Correlation Between CCL Industries and CCL Industries
Can any of the company-specific risk be diversified away by investing in both CCL Industries and CCL Industries at the same time? Although using a correlation coefficient on its own may not help to predict future stock returns, this module helps to understand the diversifiable risk of combining CCL Industries and CCL Industries into the same portfolio, which is an essential part of the fundamental portfolio management process.
By analyzing existing cross correlation between CCL Industries and CCL Industries, you can compare the effects of market volatilities on CCL Industries and CCL Industries and check how they will diversify away market risk if combined in the same portfolio for a given time horizon. You can also utilize pair trading strategies of matching a long position in CCL Industries with a short position of CCL Industries. Check out your portfolio center. Please also check ongoing floating volatility patterns of CCL Industries and CCL Industries.
Diversification Opportunities for CCL Industries and CCL Industries
0.91 | Correlation Coefficient |
Almost no diversification
The 3 months correlation between CCL and CCL is 0.91. Overlapping area represents the amount of risk that can be diversified away by holding CCL Industries and CCL Industries in the same portfolio, assuming nothing else is changed. The correlation between historical prices or returns on CCL Industries and CCL Industries is a relative statistical measure of the degree to which these equity instruments tend to move together. The correlation coefficient measures the extent to which returns on CCL Industries are associated (or correlated) with CCL Industries. Values of the correlation coefficient range from -1 to +1, where. The correlation of zero (0) is possible when the price movement of CCL Industries has no effect on the direction of CCL Industries i.e., CCL Industries and CCL Industries go up and down completely randomly.

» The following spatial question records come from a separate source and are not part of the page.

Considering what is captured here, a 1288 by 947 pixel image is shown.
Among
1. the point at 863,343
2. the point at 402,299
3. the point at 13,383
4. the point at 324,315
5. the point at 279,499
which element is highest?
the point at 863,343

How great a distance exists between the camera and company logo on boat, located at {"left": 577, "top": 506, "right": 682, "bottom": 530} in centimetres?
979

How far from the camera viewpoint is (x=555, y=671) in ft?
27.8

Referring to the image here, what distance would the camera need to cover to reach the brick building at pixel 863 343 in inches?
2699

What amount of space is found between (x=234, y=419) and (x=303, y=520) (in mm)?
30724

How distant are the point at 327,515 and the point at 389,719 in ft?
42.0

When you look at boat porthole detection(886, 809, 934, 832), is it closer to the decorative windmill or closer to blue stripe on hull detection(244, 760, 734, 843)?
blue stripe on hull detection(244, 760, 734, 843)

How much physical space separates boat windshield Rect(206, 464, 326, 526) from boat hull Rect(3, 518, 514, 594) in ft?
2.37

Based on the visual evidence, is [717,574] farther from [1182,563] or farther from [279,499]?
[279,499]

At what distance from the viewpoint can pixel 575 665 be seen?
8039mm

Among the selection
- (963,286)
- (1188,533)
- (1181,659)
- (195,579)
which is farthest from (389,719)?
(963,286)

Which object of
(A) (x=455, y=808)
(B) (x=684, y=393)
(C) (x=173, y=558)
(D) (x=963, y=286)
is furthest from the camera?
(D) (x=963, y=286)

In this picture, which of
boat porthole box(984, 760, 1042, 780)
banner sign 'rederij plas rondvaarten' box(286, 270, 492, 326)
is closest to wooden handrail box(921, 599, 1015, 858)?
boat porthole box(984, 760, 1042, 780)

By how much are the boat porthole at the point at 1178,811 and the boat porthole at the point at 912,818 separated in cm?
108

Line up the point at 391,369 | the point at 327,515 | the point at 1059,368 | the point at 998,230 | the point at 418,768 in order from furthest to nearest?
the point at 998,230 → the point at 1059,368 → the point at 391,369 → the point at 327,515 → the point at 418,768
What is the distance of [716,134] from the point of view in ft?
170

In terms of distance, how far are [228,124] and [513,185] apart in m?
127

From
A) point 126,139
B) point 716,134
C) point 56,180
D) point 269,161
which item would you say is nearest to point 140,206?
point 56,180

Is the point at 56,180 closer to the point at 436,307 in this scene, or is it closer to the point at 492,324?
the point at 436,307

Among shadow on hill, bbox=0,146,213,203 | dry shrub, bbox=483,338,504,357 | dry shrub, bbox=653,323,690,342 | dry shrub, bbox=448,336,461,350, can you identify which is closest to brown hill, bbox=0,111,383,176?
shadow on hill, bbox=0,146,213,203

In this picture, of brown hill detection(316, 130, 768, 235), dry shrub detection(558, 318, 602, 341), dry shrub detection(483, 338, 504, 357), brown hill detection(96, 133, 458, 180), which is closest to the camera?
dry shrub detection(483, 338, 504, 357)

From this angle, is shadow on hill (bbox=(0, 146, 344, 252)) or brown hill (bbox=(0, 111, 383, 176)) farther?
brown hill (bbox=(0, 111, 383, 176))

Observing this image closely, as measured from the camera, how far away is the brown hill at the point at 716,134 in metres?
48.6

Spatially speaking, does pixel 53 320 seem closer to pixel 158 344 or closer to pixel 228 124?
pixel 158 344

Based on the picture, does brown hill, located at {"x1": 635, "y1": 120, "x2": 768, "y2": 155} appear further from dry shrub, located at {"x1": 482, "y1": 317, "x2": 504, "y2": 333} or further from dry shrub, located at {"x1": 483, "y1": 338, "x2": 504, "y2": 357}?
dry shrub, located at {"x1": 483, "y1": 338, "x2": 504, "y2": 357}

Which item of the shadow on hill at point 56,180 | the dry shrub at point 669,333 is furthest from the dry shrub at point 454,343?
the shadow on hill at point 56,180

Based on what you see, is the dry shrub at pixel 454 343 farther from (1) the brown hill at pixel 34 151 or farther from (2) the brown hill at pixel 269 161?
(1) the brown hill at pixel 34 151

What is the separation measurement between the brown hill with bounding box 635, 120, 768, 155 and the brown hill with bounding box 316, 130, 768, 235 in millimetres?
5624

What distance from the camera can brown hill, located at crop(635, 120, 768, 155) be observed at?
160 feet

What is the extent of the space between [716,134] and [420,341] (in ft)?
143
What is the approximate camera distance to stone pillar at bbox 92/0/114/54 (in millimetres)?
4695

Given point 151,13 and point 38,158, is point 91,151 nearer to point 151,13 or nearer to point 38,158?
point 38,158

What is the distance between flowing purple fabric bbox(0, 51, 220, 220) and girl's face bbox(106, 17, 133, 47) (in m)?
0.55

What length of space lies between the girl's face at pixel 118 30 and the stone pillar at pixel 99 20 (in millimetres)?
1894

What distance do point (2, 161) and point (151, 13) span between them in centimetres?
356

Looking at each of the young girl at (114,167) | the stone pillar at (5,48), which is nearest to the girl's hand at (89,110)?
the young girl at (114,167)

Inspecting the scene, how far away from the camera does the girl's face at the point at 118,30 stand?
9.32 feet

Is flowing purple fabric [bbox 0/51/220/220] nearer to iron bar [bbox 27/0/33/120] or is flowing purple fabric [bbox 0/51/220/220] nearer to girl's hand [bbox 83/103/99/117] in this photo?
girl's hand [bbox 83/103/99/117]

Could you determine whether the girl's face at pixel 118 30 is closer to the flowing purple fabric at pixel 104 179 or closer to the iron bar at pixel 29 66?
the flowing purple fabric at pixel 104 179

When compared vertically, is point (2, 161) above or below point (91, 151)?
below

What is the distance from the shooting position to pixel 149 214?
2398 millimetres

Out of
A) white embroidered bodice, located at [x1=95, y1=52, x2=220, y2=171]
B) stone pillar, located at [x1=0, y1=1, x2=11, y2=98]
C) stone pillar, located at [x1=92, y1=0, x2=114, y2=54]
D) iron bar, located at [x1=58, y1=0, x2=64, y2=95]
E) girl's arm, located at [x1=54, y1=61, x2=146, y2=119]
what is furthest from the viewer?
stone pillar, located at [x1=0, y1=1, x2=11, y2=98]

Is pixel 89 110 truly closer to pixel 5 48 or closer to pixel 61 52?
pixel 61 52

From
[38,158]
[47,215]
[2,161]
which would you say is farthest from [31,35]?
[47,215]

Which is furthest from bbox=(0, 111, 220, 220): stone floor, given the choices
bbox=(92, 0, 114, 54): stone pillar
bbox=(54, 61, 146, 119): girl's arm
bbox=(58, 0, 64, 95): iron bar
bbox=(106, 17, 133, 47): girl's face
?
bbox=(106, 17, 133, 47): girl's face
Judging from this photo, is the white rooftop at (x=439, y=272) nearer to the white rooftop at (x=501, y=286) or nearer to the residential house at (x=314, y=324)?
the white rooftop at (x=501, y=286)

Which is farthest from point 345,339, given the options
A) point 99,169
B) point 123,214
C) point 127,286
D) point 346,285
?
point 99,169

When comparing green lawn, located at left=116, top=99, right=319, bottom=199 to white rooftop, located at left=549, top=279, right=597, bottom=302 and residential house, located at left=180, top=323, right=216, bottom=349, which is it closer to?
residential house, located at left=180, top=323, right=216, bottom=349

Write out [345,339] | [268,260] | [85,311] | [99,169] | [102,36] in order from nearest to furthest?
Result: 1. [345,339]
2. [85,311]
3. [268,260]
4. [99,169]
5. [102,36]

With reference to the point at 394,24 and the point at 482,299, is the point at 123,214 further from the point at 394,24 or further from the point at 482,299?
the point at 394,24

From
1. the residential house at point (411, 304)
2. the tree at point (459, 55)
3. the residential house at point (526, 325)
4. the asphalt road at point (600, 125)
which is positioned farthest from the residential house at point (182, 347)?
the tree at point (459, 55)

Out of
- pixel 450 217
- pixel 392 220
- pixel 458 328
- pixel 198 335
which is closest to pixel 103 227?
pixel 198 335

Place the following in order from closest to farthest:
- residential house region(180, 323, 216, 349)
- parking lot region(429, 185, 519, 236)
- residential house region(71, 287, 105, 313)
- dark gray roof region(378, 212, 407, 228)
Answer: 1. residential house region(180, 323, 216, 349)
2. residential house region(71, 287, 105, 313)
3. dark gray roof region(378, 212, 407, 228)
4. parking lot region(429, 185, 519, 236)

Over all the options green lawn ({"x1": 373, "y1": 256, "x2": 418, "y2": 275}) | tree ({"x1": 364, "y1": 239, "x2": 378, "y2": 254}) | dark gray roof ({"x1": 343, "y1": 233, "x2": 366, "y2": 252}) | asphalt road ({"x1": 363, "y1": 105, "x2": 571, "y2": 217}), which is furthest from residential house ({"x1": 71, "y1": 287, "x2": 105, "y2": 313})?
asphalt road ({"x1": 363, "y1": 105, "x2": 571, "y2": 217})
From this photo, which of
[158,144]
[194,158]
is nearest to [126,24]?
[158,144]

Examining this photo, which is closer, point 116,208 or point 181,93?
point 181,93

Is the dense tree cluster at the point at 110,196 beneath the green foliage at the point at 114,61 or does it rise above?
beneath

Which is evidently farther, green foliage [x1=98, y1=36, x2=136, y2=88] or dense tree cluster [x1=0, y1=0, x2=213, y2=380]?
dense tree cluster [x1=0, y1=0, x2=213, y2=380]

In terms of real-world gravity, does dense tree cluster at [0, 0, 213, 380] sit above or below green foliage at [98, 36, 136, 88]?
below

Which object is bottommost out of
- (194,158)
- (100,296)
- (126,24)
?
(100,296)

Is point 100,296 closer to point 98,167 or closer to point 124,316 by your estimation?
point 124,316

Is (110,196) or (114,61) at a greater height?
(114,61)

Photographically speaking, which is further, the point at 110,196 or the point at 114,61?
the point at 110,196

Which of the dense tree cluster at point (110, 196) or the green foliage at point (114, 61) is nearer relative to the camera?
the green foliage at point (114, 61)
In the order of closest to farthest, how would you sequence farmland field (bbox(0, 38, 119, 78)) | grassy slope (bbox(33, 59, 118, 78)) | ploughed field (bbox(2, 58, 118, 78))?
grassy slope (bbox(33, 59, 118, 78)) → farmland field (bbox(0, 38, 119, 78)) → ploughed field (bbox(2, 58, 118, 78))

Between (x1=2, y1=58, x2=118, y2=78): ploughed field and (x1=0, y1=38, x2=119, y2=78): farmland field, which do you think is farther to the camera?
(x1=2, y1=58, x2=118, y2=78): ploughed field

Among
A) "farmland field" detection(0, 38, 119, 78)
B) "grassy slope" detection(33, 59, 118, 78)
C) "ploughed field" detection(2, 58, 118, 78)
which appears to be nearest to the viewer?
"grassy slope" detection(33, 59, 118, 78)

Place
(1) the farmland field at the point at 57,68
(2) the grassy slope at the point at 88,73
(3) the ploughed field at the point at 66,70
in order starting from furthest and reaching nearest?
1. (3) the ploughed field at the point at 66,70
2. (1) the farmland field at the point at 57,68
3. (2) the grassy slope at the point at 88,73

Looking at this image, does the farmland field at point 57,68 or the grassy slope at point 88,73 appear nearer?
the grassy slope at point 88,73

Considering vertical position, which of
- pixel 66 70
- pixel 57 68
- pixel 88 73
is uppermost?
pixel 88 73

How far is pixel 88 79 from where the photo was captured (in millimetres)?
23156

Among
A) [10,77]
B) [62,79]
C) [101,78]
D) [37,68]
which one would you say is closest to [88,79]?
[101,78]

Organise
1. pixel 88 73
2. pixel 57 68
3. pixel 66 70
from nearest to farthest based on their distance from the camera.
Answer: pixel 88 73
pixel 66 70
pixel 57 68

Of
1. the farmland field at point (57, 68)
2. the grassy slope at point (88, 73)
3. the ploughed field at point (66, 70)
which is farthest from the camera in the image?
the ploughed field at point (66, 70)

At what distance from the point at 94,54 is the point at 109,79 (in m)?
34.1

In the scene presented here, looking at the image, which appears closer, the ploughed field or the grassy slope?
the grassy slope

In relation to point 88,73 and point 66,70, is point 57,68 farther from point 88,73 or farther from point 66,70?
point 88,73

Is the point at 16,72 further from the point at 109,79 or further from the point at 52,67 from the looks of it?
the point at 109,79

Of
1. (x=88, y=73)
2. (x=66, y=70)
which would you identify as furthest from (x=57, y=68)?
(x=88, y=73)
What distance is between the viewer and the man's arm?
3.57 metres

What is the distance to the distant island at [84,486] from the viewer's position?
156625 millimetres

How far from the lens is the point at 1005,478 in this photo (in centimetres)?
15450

Pair Corralation between CCL Industries and CCL Industries
Assuming the 90 days trading horizon CCL Industries is expected to generate 1.69 times less return on investment than CCL Industries. But when comparing it to its historical volatility, CCL Industries is 1.05 times less risky than CCL Industries. It trades about 0.01 of its potential returns per unit of risk. CCL Industries is currently generating about 0.02 of returns per unit of risk over similar time horizon. If you would invest 7,741 in CCL Industries on September 3, 2024 and sell it today you would earn a total of 58.00 from holding CCL Industries or generate 0.75% return on investment over 90 days.
Time Period | 3 Months [change] |
Direction | Moves Together |
Strength | Very Strong |
Accuracy | 100.0% |
Values | Daily Returns |
CCL Industries vs. CCL Industries
Performance |
Timeline |
CCL Industries |
CCL Industries |
CCL Industries and CCL Industries Volatility Contrast
Predicted Return Density |
Returns |
Pair Trading with CCL Industries and CCL Industries
The main advantage of trading using opposite CCL Industries and CCL Industries positions is that it hedges away some unsystematic risk. Because of two separate transactions, even if CCL Industries position performs unexpectedly, CCL Industries can make up some of the losses. Pair trading also minimizes risk from directional movements in the market. For example, if an entire industry or sector drops because of unexpected headlines, the short position in CCL Industries will offset losses from the drop in CCL Industries' long position.CCL Industries vs. Stella Jones | CCL Industries vs. Gildan Activewear | CCL Industries vs. Toromont Industries | CCL Industries vs. Waste Connections |
CCL Industries vs. CCL Industries | CCL Industries vs. Quebecor | CCL Industries vs. Winpak | CCL Industries vs. Restaurant Brands International |
Check out your portfolio center.Note that this page's information should be used as a complementary analysis to find the right mix of equity instruments to add to your existing portfolios or create a brand new portfolio. You can also try the Portfolio Rebalancing module to analyze risk-adjusted returns against different time horizons to find asset-allocation targets.